Tremella fuciformis, one of edible and medicinal mushroom belonging to Tremellaceae of Basidiomycota, has been known to have a curative effect on sarcoma 180 of mice and lowering high blood pressure of human beings. Neutral salt soluble [0.9% NaCl (Fr. NaCl)], hot water soluble (Fr.
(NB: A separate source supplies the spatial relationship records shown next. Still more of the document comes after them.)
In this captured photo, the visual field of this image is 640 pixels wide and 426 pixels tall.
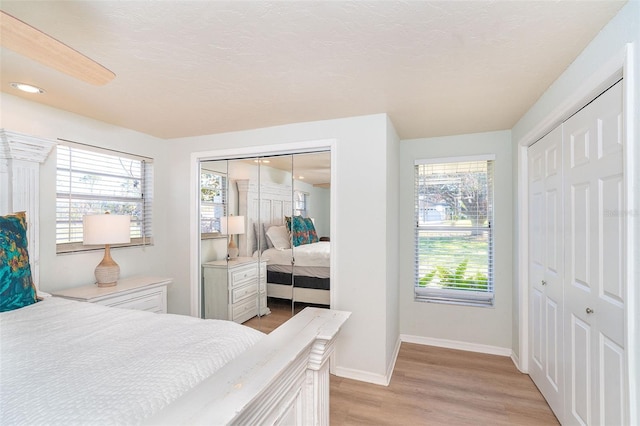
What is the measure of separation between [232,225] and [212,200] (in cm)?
41

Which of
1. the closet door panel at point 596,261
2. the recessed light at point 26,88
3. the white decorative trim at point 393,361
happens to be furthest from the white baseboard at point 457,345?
the recessed light at point 26,88

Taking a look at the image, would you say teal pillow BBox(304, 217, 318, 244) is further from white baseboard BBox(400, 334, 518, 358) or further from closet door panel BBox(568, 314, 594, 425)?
closet door panel BBox(568, 314, 594, 425)

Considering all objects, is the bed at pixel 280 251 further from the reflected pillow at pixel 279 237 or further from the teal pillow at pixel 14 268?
the teal pillow at pixel 14 268

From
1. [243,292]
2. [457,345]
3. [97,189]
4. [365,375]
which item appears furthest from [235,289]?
[457,345]

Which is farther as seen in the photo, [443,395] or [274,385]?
[443,395]

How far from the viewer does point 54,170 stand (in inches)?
97.3

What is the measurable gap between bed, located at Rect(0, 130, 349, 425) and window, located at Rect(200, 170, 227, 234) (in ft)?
5.35

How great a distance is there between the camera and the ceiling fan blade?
100cm

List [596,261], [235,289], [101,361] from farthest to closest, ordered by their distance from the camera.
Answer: [235,289], [596,261], [101,361]

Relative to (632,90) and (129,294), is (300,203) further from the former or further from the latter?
(632,90)

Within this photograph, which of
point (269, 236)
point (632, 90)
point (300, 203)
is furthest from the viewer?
point (269, 236)

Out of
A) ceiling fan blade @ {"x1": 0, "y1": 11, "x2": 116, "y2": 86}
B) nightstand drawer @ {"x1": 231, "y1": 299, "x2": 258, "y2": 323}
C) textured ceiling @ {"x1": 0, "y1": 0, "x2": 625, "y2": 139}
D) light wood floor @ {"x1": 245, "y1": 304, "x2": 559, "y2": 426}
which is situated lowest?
light wood floor @ {"x1": 245, "y1": 304, "x2": 559, "y2": 426}

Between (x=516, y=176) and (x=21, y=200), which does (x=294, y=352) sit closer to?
(x=21, y=200)

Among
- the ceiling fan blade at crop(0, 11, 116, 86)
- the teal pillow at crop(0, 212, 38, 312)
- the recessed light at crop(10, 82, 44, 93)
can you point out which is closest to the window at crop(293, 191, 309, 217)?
the ceiling fan blade at crop(0, 11, 116, 86)
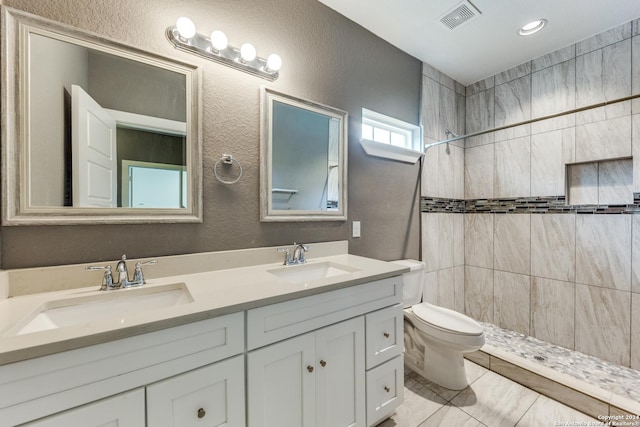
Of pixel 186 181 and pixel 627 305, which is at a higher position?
pixel 186 181

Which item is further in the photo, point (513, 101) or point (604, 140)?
point (513, 101)

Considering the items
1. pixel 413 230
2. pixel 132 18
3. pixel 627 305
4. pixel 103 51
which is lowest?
pixel 627 305

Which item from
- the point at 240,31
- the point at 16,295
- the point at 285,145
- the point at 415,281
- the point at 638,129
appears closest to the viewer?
the point at 16,295

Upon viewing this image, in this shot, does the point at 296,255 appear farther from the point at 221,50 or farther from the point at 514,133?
the point at 514,133

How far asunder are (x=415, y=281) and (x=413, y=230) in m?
0.45

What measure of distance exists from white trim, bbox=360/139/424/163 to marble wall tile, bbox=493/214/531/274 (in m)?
1.09

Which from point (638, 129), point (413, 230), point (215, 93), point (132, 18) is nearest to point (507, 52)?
point (638, 129)

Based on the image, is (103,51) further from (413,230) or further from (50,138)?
(413,230)

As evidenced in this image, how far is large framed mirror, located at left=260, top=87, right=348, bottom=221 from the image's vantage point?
1.50 m

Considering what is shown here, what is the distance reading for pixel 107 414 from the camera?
2.28 feet

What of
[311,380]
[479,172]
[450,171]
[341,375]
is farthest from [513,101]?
[311,380]

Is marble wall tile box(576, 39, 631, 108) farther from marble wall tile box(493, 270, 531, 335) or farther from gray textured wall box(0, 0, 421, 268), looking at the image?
marble wall tile box(493, 270, 531, 335)

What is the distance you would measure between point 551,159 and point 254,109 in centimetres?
244

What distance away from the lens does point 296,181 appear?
1628mm
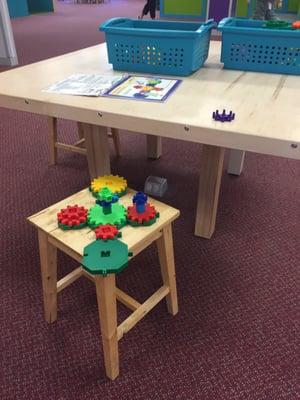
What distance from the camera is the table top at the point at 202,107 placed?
2.67 feet

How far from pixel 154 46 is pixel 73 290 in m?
0.93

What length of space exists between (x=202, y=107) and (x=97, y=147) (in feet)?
1.76

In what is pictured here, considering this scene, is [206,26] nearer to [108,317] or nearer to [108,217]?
[108,217]

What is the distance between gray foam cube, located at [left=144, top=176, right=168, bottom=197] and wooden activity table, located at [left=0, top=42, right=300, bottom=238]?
0.37 metres

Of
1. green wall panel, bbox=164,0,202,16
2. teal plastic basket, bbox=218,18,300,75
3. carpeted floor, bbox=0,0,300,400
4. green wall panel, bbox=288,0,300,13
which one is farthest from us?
green wall panel, bbox=164,0,202,16

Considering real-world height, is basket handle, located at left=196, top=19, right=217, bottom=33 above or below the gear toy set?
above

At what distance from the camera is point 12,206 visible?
1.71 meters

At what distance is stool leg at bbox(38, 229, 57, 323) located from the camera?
3.20 ft

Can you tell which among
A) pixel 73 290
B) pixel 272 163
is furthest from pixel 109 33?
pixel 272 163

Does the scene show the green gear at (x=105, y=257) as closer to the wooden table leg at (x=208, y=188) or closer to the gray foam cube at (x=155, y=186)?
the wooden table leg at (x=208, y=188)

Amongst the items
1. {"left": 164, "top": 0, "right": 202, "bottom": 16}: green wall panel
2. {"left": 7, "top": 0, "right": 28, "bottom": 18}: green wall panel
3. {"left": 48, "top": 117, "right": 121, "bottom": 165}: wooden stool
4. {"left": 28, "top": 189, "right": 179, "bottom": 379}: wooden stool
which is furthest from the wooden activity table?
{"left": 7, "top": 0, "right": 28, "bottom": 18}: green wall panel

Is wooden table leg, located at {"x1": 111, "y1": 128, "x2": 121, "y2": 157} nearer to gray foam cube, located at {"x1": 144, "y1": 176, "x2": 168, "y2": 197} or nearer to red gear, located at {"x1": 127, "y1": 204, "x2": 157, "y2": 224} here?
gray foam cube, located at {"x1": 144, "y1": 176, "x2": 168, "y2": 197}

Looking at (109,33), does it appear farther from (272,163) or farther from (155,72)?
(272,163)

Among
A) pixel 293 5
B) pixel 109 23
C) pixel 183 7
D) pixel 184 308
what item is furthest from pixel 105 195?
pixel 183 7
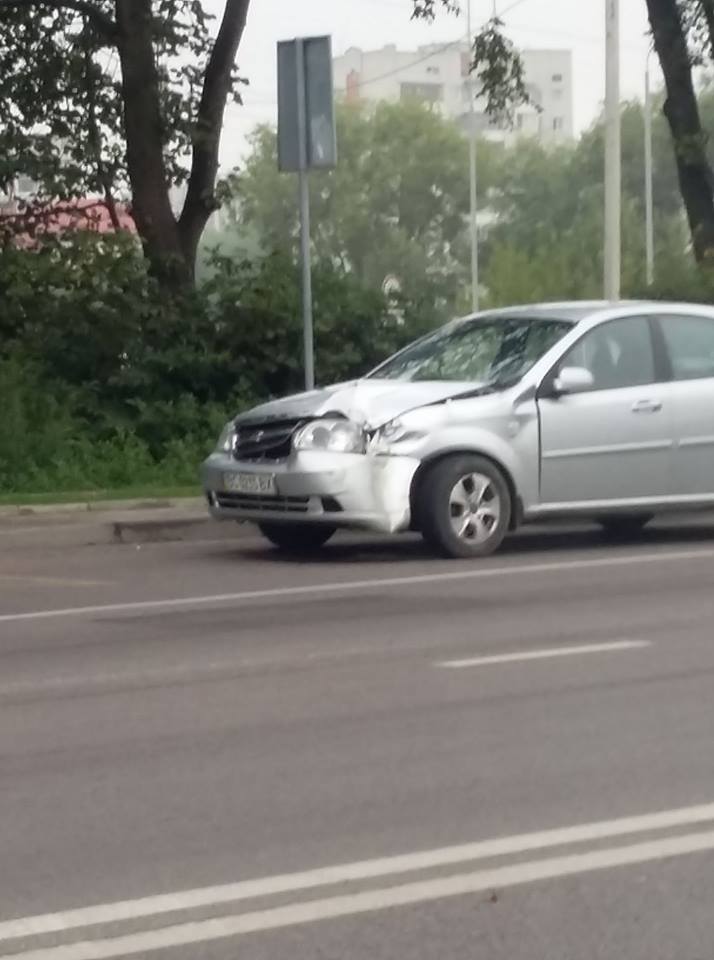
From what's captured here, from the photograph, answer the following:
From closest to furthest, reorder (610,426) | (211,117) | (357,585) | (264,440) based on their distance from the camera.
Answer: (357,585) → (264,440) → (610,426) → (211,117)

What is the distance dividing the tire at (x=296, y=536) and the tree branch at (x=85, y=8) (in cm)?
852

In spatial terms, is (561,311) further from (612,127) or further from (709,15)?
(709,15)

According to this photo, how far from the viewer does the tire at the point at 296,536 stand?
1455 cm

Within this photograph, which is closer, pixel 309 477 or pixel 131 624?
pixel 131 624

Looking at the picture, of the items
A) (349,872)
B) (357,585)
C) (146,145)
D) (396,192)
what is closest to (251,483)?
(357,585)

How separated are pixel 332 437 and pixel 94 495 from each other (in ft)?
11.5

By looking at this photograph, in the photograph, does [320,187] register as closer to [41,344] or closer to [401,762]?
[41,344]

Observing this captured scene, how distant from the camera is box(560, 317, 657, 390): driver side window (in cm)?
1450

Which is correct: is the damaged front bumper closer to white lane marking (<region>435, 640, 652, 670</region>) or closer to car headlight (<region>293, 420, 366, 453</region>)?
→ car headlight (<region>293, 420, 366, 453</region>)

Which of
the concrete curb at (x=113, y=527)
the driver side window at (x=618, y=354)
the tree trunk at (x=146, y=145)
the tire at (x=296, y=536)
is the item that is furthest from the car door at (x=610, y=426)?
the tree trunk at (x=146, y=145)

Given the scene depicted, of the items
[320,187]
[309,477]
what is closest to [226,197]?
[309,477]

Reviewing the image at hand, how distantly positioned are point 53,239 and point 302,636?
11.6 metres

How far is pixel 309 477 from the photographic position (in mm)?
13633

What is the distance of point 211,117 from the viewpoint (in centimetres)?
2242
HW) and methanol soluble (Fr. MeOH) substances were extracted from Tremella fuciformis. In vitro cytotoxicity tests, Fr. HW and Fr. NaCl were not cytotoxic against cancer cell lines such as NIH3T3, Sarcoma 180, and HT-29 at the concentration of $2000{\mu}g/ml$, while Fr. MeOH was cytotoxic to NIH3T3 and Sarcoma 180. Intraperitoneal injection with Fr. NaCl showed antitumor effect with life prolongation of 53% in mice inoculated with Sarcoma 180. Fr. NaCl improved the immunopotentiation activity of B lymphocyte by increasing the alkaline phosphatase activity by $3.0{\sim}8.1$ folds, respectively. Intraperitoneal injection with Fr. NaCl increased the numbers of peritoneal exudated cells and circulating leukocytes by 7.4 folds and 1.6 folds, respectively, than in the control group. The antitumor effect of T. fuciformis against Sarcoma 180 of mice was likely due to immunopotentiation activity.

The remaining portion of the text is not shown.